■ Description of the task ■
Please continue the passage on accounting careers and workplace inequality, starting right after its final sentence.

■ Document passage ■

☆ ☆ ☆ ☆

Public Accounting, as well as many other accounting jobs, will provide health insurance, but they can also provide opportunities for accountants with disabilities. In 2021, I had the opportunity to interview several accountants with disabilities, who described their experiences to me. If you have time, I hope you can explore the backlog of content I’ve made, including this short podcast with only accountants and this longer podcast that touches a little more on issues of disability and employment. I cannot say how much I appreciate the people I interviewed who were willing to share their experiences with me.
I’m not going to say that the field is perfect because that lie would be so egregious you would never trust me with anything again. It would be like saying, “Earl grey tea doesn’t taste like pencil lead,” or “‘The Hunchback of Notre Dame 2’ is the best movie ever made.“
I think the accounting field, and all workplaces in general, need to take greater strides to address inequality. I was appalled to learn that the AICPA and NASBA were sued in 2017 for not providing adequate accommodations for individuals with blindness and low vision. I was disappointed by the weirdly sexist training the EY gave employees in 2019 that compared women’s brains to “pancakes” and gave advice on how to dress so as not to attract negative attention. The field needs to make a greater effort to retain LGBTQ+ employees and also provide more protection for whistleblowers.

☆ ☆ ☆ ☆

Stored data entries
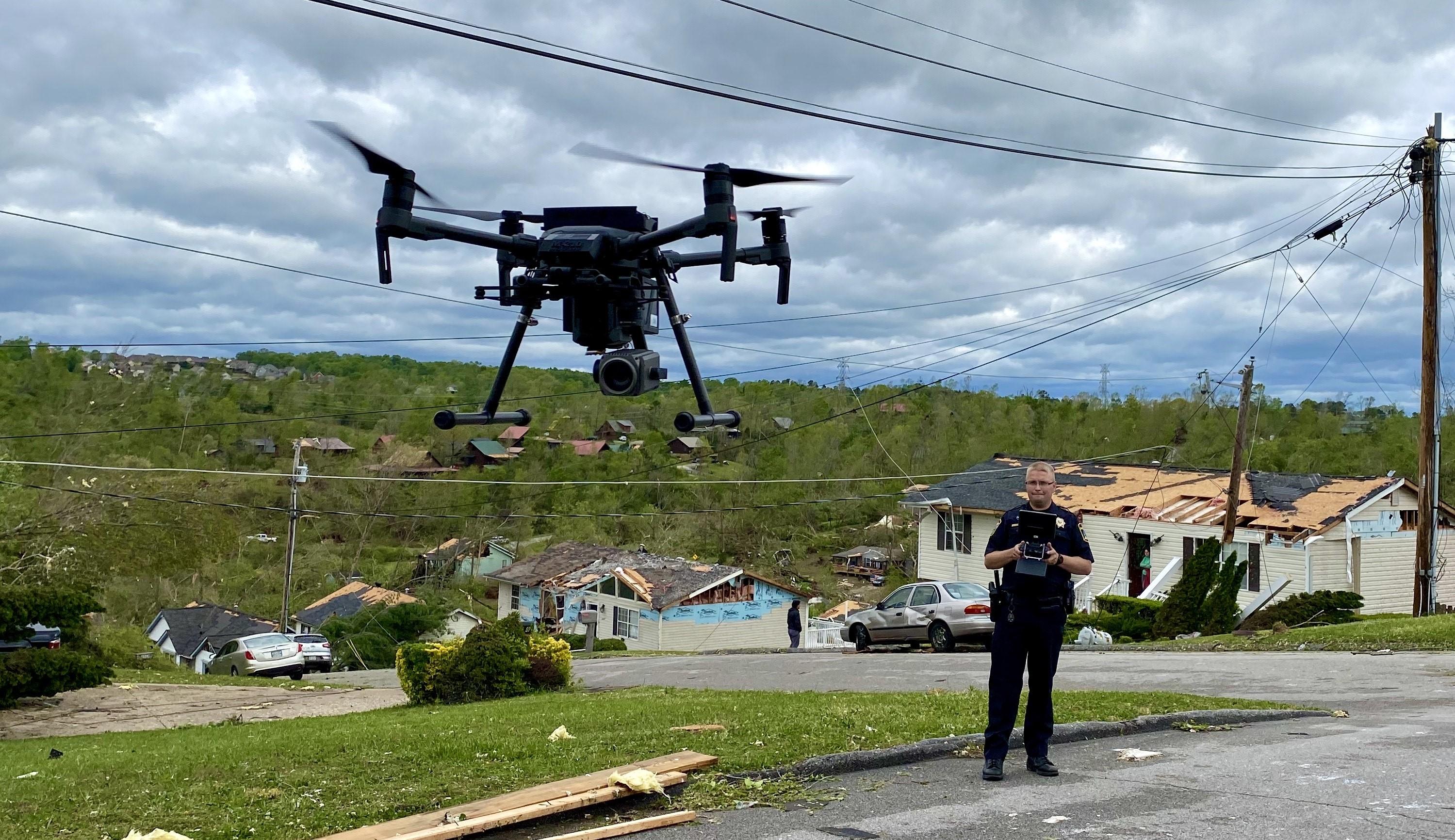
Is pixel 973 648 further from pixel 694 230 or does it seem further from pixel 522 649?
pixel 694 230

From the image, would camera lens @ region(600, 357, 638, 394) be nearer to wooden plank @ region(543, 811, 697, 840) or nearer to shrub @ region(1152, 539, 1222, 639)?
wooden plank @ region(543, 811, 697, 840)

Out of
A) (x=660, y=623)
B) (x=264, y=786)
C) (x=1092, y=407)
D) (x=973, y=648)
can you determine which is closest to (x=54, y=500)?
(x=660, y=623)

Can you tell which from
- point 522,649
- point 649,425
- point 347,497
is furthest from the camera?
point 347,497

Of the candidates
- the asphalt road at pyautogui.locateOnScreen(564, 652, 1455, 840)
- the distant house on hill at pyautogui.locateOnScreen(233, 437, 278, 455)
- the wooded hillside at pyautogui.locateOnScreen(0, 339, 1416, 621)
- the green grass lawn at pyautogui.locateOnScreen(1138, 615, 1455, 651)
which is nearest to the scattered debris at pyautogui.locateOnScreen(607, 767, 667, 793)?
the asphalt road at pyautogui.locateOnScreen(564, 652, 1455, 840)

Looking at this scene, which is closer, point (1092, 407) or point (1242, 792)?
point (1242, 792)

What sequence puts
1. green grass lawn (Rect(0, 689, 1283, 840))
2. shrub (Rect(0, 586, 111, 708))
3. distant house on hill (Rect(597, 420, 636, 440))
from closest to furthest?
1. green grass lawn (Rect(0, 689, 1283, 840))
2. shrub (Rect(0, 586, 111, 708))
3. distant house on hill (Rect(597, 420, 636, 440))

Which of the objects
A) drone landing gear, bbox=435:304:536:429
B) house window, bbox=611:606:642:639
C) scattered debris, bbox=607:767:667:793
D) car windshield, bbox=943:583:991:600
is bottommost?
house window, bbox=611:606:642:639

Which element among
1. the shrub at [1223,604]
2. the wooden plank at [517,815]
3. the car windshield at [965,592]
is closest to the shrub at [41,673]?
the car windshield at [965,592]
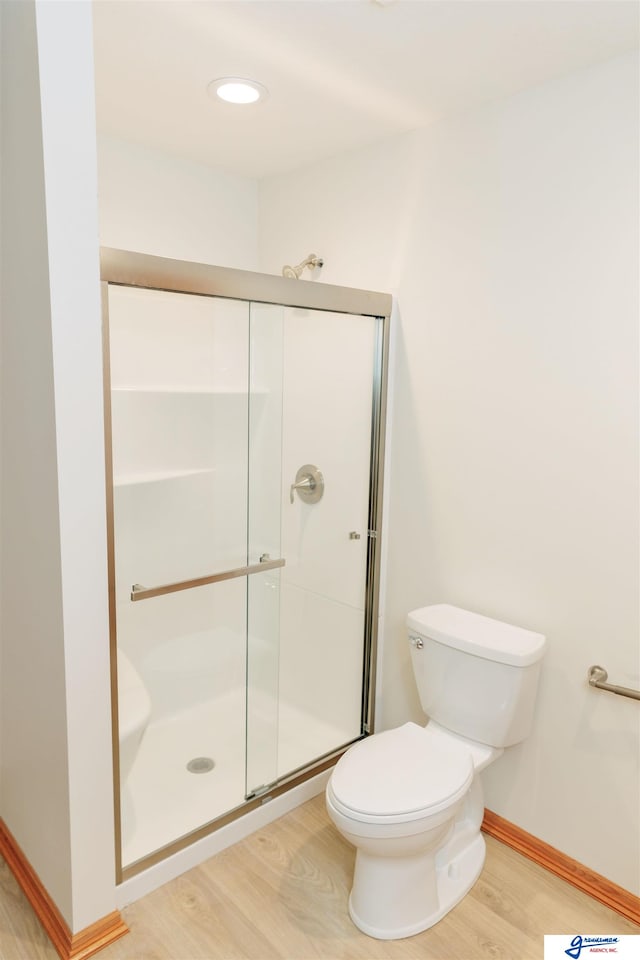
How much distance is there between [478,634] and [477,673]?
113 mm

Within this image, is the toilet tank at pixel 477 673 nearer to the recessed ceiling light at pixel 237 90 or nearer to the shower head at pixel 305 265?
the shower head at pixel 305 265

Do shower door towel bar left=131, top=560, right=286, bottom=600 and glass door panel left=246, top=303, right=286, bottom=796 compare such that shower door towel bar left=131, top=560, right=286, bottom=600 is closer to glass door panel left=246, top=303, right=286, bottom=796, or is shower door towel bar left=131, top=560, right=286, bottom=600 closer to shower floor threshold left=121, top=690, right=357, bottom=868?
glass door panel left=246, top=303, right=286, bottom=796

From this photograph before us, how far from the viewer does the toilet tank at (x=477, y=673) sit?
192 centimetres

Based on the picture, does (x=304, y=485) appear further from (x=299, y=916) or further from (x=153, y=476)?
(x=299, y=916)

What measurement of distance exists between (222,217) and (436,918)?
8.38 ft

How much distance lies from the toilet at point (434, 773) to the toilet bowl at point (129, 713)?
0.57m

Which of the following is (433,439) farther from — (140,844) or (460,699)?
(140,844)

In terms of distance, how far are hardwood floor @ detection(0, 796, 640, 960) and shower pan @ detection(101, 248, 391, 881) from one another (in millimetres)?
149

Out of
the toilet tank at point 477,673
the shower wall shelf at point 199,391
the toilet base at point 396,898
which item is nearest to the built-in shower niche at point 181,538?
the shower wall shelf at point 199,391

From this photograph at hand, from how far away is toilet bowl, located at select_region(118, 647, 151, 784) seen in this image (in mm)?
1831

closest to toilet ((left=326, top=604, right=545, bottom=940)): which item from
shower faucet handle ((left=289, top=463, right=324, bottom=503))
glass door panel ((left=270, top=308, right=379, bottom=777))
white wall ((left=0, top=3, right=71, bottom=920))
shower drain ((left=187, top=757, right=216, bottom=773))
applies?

☆ ☆ ☆ ☆

■ Answer section ■
Some people may not think that the time commitment is worth it. And to that, I say, “sure, that’s fine.” This is not the field for everyone. Some people will not like the work, and others will be concerned by the amount of work. Some of the controversies I’ve mentioned have also given people pause. But I think that by working together we can make the field a better, more welcoming place for people. This 2019 study has some interesting information on how the field is changing for women. As it stands, not nearly enough women are partners at accounting firms (and even fewer of those women are women of color), but women do make up more than half of the field.
Although I wish that the top management in public accounting companies was more diverse, I can’t help but feel excited and enthusiastic about the people who will become leaders in the field. I sincerely hope that future leaders in the world of accounting come from more diverse backgrounds. Although it may not be much, I will do my best to continue advocating for this from my position.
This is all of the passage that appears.